“Mobile phone sales have decreased by about 30% year-on-year, and the industry is reducing production by 10% than originally planned,” said Pradeep Jain, CEO of Jaina Group, which makes smartphones. for several top brands in addition to retail sales of its own brand Karbonn. “Companies are focusing on disposing of stocks,” he said.
The executives of two leading contract electronics manufacturers demanding anonymity said that their mobile phone clients and even customers of lighting products were taking similar steps.
Prices of mobile phones and appliances increased by 9-15% per year
“Brands have become cautious and production is down 8-15% from the original plan,” said one MD.

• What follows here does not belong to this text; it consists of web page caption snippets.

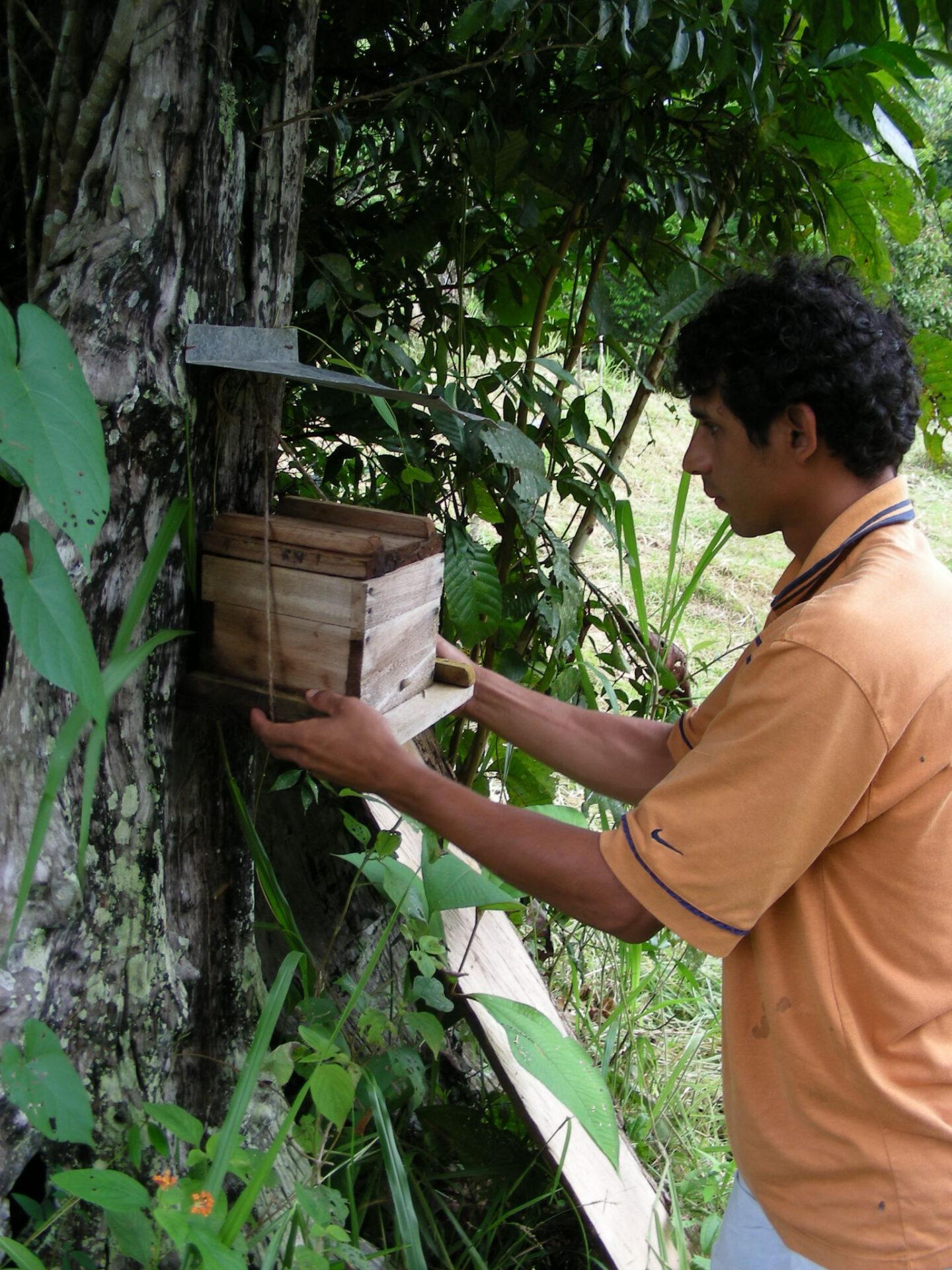 Anbringen eines Bienenkastens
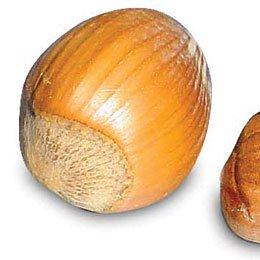 ヘーゼルナッツBIO/Hazel nuts BIO/Corylus avellana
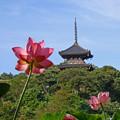 Photos: 蓮と塔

Mobile phone sales began to decline from January to March, with researcher IDC India estimating that deliveries fell 5% from the same period last year and prices reached a lifetime peak. The researcher said that the maximum impact is in the price segment of 10,000-30,000 Rs, which makes up the majority of the market.
IDC India Research Director Navkendar Singh said that as demand eased, brands are expected to recalibrate their production plans.
- The outlook for demand for mobile phones and appliances for the next 2-3 months is declining
- Cos says the impact is greater for mid- and mid-level products and rural markets
- They fear that a large proportion of consumers may reduce their own spending
- The prices of electronic products have increased by 9-15% over the last year.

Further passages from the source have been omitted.